In a startling development that has sent shockwaves through Washington's institutional framework, a series of unprecedented physical confrontations between government agencies highlights what some experts are calling a dangerous new frontier in American governance. These incidents, involving a group known as DOGE (Department of Government Efficiency) operating under Elon Musk's leadership, represent a potential inflection point in how power is exercised within the federal system.

The first warning signs appeared when DOGE representatives attempted to enter the US Africa Development Foundation, an independent agency. Upon initial refusal, they returned the following day with individuals claiming to be US Marshals who were reportedly armed. Using physical force, they gained entry, locked out staff, and changed the locks. More recently, after being turned away from the US Institute of Peace, DOGE representatives returned with apparent FBI support and, according to reports, broke into the building. When the Institute called DC police for assistance against trespassers, officers instead facilitated DOGE's entry and removed Institute officials.

These incidents represent a fundamental shift: the substitution of legal process with physical force. Traditionally, disputes over agency independence or executive authority would be settled through courts, legal opinions, or legislative action. The introduction of armed personnel to resolve such disputes signals a dangerous precedent where institutional boundaries are determined not by law but by force.

The Collapse of Institutional Independence

If normalized, this approach to governance would effectively eliminate the concept of independent agencies within the federal system. Agencies established by Congress to operate with degrees of independence from direct executive control—a hallmark of American administrative design—would exist at the pleasure of whoever controls the coercive apparatus of the state.

The US Institute of Peace and the US Africa Development Foundation were both created by Congress with specific independence provisions. Their ability to resist executive overreach depends entirely on other institutions respecting their statutory independence. When armed personnel override these legal protections, the entire framework of checks and balances begins to unravel.
---+---
§ **Set problem a**: From the records, extract the stretch from the line containing "Which among" through the line containing "28.4 metres", reproducing each line without any change.
The text and the records are unrelated material.

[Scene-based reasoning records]
---+---
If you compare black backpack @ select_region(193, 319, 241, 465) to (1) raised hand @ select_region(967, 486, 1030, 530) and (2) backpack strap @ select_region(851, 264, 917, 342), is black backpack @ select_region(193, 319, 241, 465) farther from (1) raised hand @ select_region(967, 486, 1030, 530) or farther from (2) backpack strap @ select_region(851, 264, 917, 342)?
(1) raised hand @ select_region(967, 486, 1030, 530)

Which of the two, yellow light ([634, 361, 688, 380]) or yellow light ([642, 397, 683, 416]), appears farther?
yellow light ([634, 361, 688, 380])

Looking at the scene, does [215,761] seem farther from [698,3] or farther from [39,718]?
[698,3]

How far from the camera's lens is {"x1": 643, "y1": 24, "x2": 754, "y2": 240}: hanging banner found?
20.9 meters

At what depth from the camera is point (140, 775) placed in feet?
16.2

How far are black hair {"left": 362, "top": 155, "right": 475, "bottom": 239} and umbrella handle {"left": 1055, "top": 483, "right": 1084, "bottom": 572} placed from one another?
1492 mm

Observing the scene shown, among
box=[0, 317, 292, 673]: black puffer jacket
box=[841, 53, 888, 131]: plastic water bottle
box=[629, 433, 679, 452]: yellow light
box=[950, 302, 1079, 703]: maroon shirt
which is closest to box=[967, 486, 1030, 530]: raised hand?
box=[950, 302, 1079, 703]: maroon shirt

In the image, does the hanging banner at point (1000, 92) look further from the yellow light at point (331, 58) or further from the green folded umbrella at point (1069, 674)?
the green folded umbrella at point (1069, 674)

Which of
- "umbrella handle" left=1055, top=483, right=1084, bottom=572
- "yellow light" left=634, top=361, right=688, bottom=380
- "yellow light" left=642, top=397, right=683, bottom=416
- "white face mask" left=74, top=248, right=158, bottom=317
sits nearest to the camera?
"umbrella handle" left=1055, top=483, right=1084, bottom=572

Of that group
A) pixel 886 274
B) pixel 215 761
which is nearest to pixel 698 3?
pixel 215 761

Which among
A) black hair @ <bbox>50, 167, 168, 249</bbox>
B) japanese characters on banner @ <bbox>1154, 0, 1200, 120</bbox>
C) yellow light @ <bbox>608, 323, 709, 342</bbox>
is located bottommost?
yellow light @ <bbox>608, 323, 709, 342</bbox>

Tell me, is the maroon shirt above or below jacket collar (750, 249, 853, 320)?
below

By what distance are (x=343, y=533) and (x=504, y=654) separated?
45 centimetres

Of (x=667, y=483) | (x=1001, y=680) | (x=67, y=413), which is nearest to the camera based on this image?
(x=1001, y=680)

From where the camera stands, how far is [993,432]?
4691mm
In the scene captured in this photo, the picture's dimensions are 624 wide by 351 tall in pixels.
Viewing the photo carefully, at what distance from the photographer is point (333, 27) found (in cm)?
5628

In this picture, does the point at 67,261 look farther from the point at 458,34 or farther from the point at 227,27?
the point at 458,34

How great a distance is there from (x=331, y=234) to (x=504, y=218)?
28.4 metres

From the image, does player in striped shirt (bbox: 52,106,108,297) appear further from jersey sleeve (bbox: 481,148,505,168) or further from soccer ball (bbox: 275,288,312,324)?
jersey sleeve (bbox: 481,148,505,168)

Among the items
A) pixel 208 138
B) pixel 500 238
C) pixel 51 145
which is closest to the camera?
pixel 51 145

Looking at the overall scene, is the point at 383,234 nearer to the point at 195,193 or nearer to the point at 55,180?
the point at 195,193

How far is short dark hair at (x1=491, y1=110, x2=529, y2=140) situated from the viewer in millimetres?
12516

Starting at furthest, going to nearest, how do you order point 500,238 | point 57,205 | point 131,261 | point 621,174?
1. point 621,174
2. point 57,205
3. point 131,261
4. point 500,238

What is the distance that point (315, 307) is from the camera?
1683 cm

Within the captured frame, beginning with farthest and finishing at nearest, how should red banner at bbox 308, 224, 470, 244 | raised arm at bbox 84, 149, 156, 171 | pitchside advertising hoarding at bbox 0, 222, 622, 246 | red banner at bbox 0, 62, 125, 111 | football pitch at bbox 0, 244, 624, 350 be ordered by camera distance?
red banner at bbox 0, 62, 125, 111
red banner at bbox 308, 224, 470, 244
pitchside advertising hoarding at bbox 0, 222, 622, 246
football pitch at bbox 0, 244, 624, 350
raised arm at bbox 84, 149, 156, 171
---+---
§ **Set problem b**: Copy word for word the stretch of the text on DOGE and federal agencies from "These incidents represent" through "of the state.".

§ **Correct response a**:
Which among
A) black hair @ <bbox>50, 167, 168, 249</bbox>
B) japanese characters on banner @ <bbox>1154, 0, 1200, 120</bbox>
C) yellow light @ <bbox>608, 323, 709, 342</bbox>
is located bottommost?
yellow light @ <bbox>608, 323, 709, 342</bbox>

Tell me, is the maroon shirt above or below jacket collar (750, 249, 853, 320)?
below

By what distance are (x=343, y=533) and (x=504, y=654) separated?
45 centimetres

Of (x=667, y=483) | (x=1001, y=680) | (x=67, y=413), which is nearest to the camera based on this image?
(x=1001, y=680)

From where the camera stands, how far is [993,432]?
4691mm
In the scene captured in this photo, the picture's dimensions are 624 wide by 351 tall in pixels.
Viewing the photo carefully, at what distance from the photographer is point (333, 27) found (in cm)?
5628

In this picture, does the point at 67,261 look farther from the point at 458,34 or farther from the point at 227,27?
the point at 458,34

How great a distance is there from (x=331, y=234) to (x=504, y=218)?
28.4 metres

§ **Correct response b**:
These incidents represent a fundamental shift: the substitution of legal process with physical force. Traditionally, disputes over agency independence or executive authority would be settled through courts, legal opinions, or legislative action. The introduction of armed personnel to resolve such disputes signals a dangerous precedent where institutional boundaries are determined not by law but by force.

The Collapse of Institutional Independence

If normalized, this approach to governance would effectively eliminate the concept of independent agencies within the federal system. Agencies established by Congress to operate with degrees of independence from direct executive control—a hallmark of American administrative design—would exist at the pleasure of whoever controls the coercive apparatus of the state.